■ **Goal**: Set down, word for word, the stretch of lines from the one containing "How far do point" to the end of the records below.

※

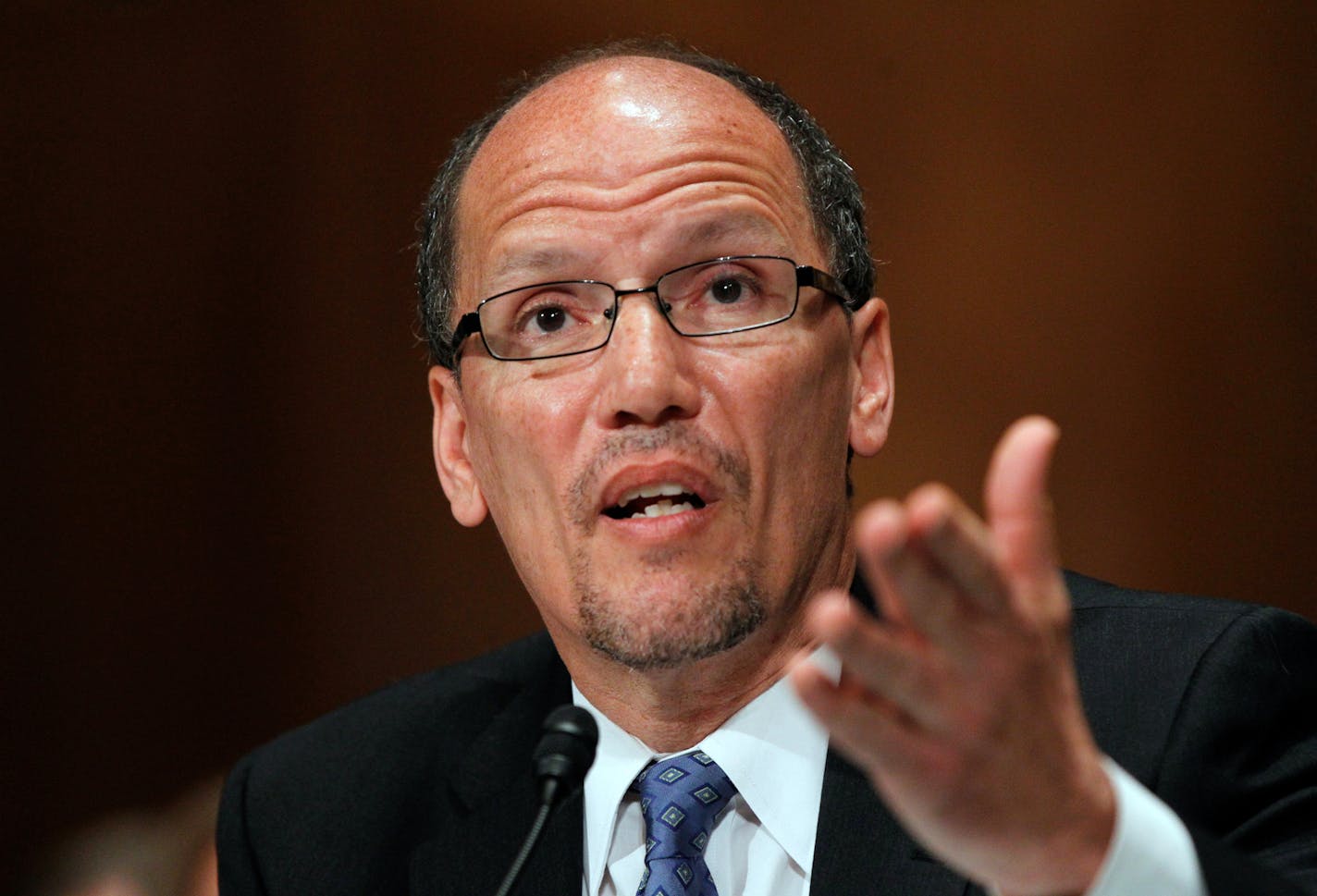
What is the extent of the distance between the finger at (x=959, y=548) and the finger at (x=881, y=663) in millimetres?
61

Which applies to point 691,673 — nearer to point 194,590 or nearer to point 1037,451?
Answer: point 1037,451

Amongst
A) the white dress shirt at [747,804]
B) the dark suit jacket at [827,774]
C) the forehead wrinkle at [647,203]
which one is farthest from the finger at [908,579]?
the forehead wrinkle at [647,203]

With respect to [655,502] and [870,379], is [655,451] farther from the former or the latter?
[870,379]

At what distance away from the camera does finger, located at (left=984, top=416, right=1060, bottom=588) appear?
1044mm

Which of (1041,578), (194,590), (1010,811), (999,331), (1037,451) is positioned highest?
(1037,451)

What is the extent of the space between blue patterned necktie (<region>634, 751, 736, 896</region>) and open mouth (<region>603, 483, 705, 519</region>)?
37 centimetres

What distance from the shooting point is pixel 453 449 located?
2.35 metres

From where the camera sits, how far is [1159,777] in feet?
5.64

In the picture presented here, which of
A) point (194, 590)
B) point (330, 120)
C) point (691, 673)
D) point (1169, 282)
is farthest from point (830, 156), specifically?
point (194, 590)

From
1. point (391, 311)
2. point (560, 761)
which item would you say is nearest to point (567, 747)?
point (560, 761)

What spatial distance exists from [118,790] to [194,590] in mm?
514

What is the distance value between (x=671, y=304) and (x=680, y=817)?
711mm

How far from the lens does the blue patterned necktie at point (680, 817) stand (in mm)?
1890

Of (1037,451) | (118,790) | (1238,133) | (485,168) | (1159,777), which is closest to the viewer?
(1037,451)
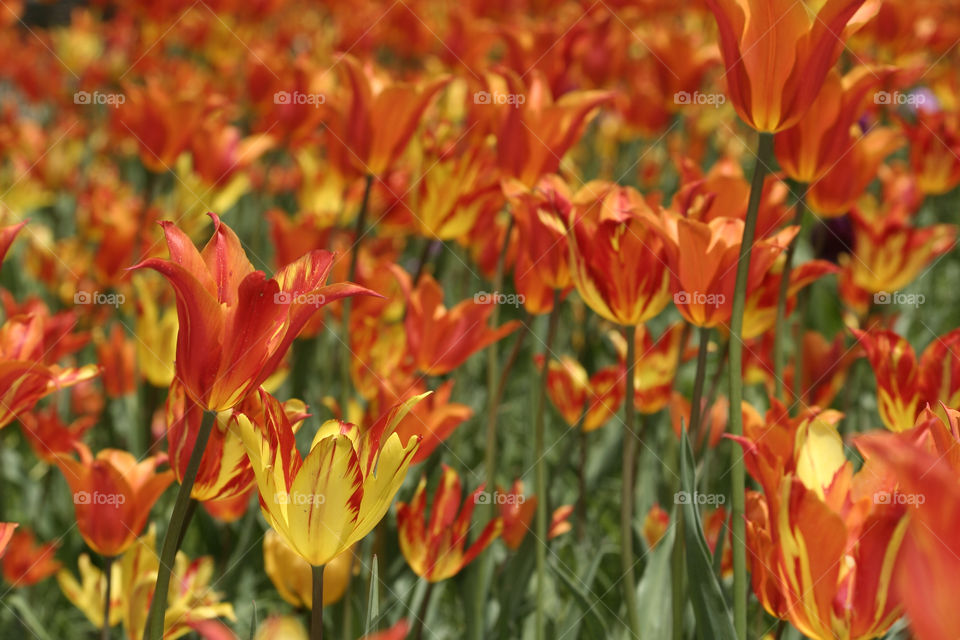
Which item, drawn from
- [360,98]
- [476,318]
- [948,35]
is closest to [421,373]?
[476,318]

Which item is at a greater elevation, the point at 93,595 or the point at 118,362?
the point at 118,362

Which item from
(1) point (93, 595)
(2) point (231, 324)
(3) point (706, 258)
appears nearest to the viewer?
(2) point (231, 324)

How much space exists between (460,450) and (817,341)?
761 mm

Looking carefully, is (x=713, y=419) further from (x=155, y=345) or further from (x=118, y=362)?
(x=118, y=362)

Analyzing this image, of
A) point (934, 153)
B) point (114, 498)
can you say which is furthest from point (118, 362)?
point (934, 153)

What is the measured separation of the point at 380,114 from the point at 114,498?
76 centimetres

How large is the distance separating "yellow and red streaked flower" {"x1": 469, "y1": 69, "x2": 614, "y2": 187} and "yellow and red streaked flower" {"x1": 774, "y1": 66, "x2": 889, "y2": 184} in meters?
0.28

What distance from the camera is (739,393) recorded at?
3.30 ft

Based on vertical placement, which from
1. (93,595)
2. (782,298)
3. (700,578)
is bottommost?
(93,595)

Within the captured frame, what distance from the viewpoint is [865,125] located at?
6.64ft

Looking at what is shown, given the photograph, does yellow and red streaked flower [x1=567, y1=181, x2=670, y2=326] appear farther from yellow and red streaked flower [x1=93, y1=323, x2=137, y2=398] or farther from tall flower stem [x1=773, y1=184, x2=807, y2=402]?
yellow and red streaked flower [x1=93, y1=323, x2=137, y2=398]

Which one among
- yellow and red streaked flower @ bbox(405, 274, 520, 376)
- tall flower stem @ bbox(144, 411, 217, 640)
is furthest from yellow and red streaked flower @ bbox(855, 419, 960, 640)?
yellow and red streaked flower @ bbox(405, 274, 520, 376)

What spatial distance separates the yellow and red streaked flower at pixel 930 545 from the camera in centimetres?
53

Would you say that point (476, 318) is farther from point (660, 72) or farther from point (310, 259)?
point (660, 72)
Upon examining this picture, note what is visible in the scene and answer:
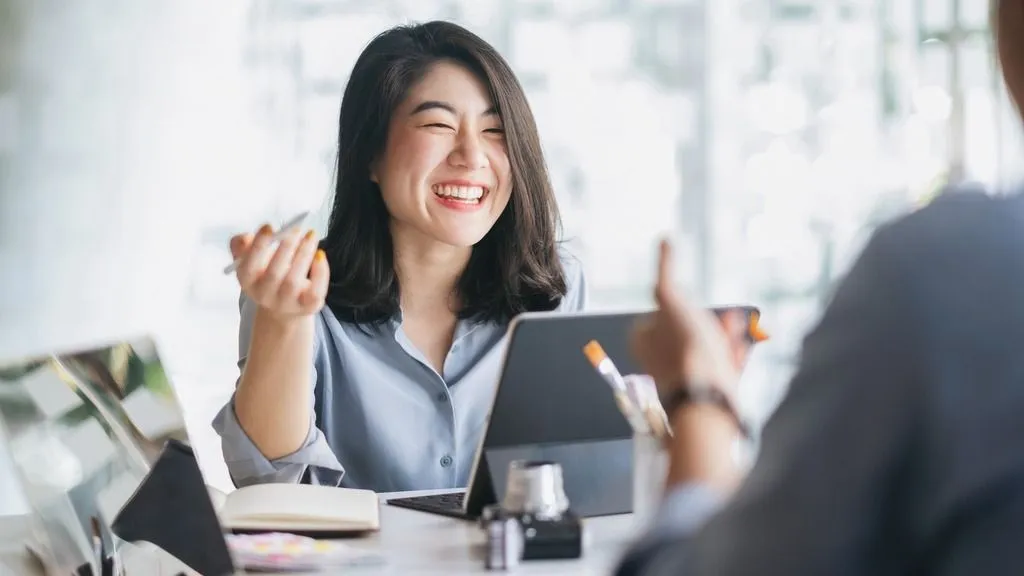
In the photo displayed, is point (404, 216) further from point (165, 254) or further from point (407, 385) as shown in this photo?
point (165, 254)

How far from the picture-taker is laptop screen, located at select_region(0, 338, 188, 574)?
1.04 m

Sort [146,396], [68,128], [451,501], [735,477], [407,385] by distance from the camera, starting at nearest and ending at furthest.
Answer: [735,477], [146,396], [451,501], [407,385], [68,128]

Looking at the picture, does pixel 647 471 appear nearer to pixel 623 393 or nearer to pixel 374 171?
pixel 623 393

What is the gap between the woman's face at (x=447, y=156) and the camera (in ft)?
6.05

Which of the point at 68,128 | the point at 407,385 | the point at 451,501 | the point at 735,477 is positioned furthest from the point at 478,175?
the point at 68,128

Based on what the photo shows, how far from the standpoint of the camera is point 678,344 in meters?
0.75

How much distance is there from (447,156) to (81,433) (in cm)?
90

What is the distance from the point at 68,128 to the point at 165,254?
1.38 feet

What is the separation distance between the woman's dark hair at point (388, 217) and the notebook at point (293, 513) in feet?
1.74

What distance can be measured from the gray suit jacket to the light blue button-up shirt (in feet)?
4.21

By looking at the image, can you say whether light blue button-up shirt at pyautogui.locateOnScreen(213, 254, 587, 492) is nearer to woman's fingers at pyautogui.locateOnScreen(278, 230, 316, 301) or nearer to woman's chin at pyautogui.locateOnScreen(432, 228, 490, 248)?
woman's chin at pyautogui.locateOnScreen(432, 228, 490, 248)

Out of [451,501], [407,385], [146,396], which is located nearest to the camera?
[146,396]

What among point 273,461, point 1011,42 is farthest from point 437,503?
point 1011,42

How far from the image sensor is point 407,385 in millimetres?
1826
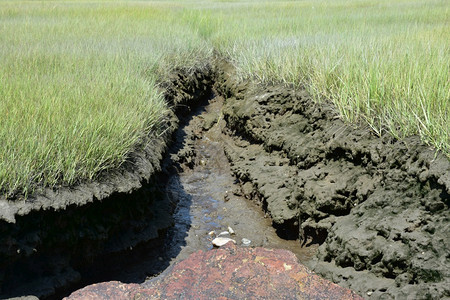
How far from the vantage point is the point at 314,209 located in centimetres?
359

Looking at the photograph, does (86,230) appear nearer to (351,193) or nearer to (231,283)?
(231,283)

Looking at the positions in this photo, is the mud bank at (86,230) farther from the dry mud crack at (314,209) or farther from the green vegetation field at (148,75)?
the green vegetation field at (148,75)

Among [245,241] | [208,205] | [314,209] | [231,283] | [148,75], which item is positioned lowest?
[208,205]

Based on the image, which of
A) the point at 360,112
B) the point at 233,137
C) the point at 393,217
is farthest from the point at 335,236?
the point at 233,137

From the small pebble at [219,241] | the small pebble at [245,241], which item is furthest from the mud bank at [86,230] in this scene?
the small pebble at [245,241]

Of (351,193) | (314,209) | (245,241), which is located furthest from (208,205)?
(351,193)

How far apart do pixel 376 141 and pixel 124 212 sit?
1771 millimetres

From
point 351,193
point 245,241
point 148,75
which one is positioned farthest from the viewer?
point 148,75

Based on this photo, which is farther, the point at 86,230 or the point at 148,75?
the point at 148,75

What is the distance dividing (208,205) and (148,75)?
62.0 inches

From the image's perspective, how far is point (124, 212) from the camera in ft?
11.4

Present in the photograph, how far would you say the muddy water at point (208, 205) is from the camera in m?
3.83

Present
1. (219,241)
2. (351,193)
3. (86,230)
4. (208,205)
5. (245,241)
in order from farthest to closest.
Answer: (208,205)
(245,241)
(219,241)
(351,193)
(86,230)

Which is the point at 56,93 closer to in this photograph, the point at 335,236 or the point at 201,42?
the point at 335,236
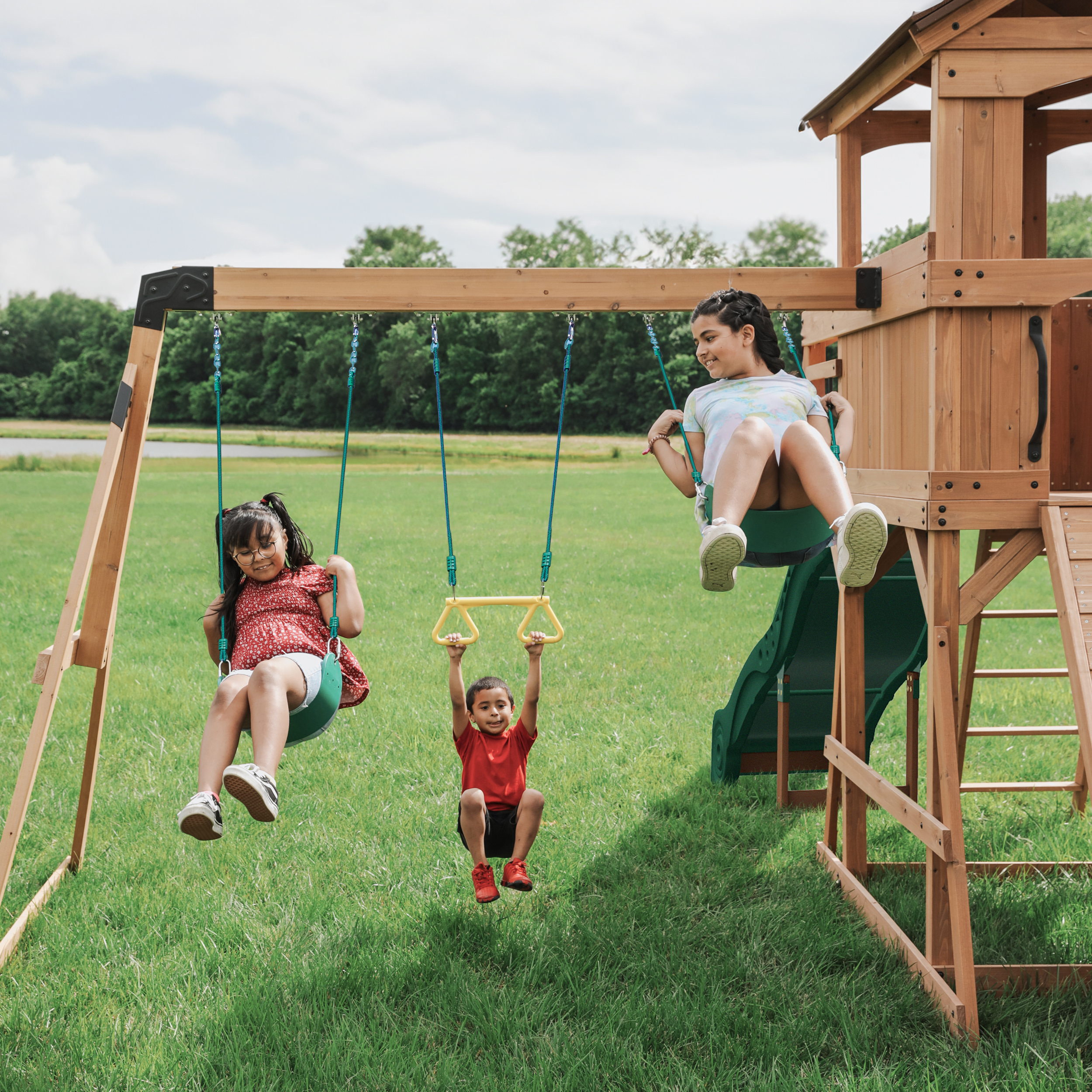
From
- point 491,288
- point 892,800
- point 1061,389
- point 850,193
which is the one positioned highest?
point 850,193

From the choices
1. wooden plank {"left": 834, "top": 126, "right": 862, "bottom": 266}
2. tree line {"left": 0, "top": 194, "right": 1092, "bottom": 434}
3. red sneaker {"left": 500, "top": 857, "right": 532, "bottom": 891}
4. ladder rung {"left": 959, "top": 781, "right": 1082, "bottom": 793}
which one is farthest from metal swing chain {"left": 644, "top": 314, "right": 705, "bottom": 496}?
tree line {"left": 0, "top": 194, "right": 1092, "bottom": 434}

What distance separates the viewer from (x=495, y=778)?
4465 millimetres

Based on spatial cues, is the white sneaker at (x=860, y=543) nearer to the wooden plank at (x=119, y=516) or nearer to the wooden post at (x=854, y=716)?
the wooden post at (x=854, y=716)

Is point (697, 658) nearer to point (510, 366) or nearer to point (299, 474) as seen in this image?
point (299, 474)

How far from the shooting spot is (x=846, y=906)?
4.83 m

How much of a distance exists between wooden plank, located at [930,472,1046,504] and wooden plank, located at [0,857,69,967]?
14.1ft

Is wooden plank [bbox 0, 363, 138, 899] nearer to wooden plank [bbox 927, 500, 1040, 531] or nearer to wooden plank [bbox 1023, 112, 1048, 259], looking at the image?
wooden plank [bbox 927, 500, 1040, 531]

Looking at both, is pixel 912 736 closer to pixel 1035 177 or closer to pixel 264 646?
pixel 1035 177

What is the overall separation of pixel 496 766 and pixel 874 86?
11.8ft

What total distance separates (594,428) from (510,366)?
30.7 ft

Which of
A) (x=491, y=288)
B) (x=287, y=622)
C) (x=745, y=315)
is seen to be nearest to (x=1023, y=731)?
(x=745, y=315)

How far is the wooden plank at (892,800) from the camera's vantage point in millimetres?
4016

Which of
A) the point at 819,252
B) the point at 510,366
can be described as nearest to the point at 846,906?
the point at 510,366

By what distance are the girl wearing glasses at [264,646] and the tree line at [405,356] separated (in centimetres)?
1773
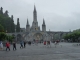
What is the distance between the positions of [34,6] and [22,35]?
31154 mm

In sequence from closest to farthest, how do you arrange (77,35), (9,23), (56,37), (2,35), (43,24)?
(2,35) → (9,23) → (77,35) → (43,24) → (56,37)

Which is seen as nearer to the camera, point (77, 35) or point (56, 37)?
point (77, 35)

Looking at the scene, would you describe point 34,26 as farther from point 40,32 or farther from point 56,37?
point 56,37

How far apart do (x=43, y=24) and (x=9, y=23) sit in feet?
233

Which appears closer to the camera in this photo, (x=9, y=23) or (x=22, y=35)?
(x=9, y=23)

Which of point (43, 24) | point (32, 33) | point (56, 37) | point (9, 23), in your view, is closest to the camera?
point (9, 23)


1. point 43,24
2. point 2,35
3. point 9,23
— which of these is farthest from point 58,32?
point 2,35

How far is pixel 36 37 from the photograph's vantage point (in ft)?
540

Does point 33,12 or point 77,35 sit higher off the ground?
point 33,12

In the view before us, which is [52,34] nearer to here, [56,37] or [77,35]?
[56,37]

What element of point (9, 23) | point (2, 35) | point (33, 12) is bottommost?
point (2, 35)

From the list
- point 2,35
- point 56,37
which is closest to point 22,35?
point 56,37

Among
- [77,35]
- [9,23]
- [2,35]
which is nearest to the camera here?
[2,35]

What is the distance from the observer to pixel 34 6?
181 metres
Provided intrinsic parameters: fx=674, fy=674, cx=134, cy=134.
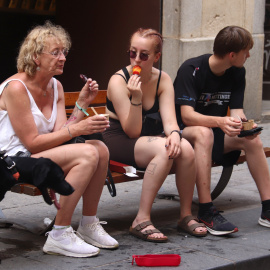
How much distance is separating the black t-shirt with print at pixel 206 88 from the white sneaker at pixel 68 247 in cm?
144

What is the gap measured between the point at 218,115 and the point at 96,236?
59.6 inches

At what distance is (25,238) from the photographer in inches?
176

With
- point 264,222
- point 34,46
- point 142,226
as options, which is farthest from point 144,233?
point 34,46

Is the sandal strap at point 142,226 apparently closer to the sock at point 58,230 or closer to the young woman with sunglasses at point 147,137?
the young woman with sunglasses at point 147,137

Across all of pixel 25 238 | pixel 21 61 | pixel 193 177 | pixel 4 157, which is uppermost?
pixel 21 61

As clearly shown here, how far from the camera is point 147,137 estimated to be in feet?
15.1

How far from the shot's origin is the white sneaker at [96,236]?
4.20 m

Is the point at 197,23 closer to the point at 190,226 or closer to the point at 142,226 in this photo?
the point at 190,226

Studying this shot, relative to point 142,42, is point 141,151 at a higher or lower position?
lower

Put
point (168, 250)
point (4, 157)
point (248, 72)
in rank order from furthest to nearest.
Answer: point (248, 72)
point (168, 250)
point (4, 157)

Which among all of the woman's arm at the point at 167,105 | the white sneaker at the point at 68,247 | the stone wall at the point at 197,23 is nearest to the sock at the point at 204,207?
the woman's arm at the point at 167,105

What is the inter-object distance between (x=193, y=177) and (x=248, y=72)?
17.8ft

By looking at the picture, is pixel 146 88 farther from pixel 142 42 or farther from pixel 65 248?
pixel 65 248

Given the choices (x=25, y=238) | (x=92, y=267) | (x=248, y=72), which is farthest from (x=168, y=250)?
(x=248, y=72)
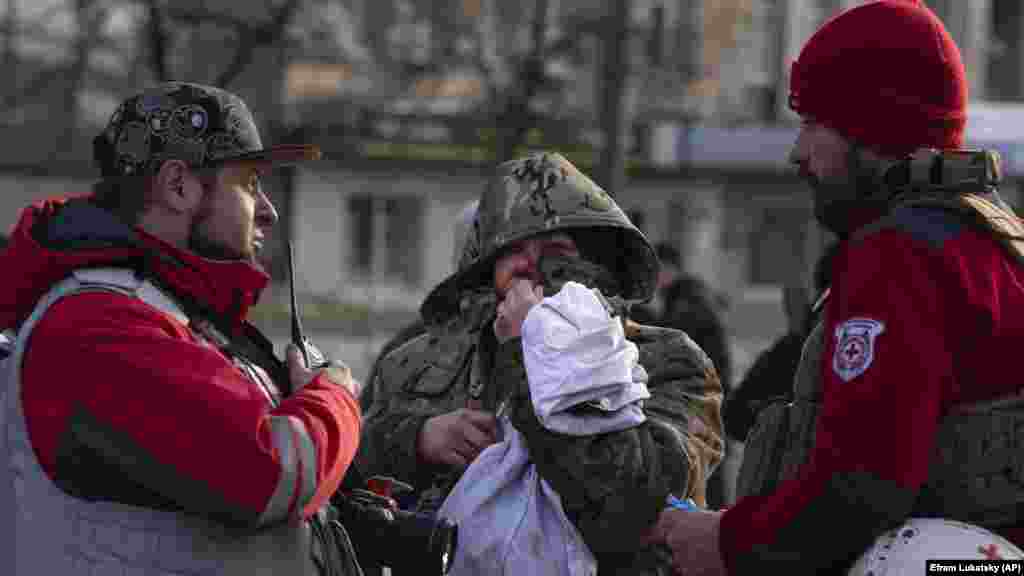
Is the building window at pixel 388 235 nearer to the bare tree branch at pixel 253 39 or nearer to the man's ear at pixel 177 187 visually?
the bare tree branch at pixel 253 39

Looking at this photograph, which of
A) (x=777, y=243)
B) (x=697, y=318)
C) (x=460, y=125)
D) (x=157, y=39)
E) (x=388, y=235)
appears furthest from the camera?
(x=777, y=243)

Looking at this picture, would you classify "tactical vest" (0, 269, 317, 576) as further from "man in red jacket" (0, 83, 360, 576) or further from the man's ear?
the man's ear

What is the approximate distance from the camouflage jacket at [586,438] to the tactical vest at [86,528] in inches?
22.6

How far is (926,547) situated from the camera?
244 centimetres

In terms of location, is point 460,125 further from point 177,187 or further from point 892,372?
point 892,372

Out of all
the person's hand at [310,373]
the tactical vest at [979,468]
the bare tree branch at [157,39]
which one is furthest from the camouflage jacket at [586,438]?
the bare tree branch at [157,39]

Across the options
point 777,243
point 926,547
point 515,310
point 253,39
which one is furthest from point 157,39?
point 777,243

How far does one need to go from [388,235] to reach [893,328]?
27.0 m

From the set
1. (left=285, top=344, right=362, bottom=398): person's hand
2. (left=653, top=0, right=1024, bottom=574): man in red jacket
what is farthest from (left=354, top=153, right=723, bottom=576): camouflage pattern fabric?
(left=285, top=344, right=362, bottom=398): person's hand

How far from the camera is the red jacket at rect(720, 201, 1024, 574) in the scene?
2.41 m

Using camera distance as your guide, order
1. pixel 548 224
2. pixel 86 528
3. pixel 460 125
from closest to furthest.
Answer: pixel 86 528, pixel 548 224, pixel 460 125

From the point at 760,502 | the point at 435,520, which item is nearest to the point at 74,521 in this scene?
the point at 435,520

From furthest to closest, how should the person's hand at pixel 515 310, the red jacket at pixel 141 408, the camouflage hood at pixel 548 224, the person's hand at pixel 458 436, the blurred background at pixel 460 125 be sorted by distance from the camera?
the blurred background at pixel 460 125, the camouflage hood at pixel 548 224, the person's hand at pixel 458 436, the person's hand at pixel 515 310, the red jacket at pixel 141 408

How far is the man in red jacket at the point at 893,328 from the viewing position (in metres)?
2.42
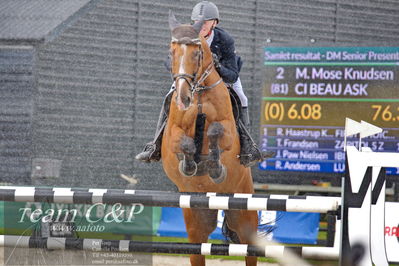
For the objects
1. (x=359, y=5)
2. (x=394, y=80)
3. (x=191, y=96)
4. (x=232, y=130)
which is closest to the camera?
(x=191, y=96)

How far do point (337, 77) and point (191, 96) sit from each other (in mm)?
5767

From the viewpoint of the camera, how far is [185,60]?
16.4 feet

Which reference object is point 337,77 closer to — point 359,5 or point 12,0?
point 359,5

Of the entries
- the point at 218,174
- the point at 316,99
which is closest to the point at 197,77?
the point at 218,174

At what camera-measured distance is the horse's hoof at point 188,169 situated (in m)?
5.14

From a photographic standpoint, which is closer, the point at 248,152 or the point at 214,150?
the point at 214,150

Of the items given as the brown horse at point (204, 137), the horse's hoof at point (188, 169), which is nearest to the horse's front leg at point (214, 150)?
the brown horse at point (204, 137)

※

■ **Finished answer**:
How far do point (337, 77) and point (191, 96) sit from each other (in mm)?
5767

From the viewpoint of the camera, how far is [185,60]?
16.4 feet

Which reference object is point 337,77 closer to — point 359,5 or point 12,0?
point 359,5

Of the entries
- the point at 218,174
- the point at 316,99
which is closest to the point at 197,77?
the point at 218,174

At what camera-measured distance is the horse's hoof at point 188,169 situated (in m)?
5.14

From a photographic standpoint, which is closer, the point at 248,152 or the point at 214,150?
the point at 214,150

Of the items given as the brown horse at point (204, 137), the horse's hoof at point (188, 169), which is nearest to the horse's front leg at point (214, 150)?
the brown horse at point (204, 137)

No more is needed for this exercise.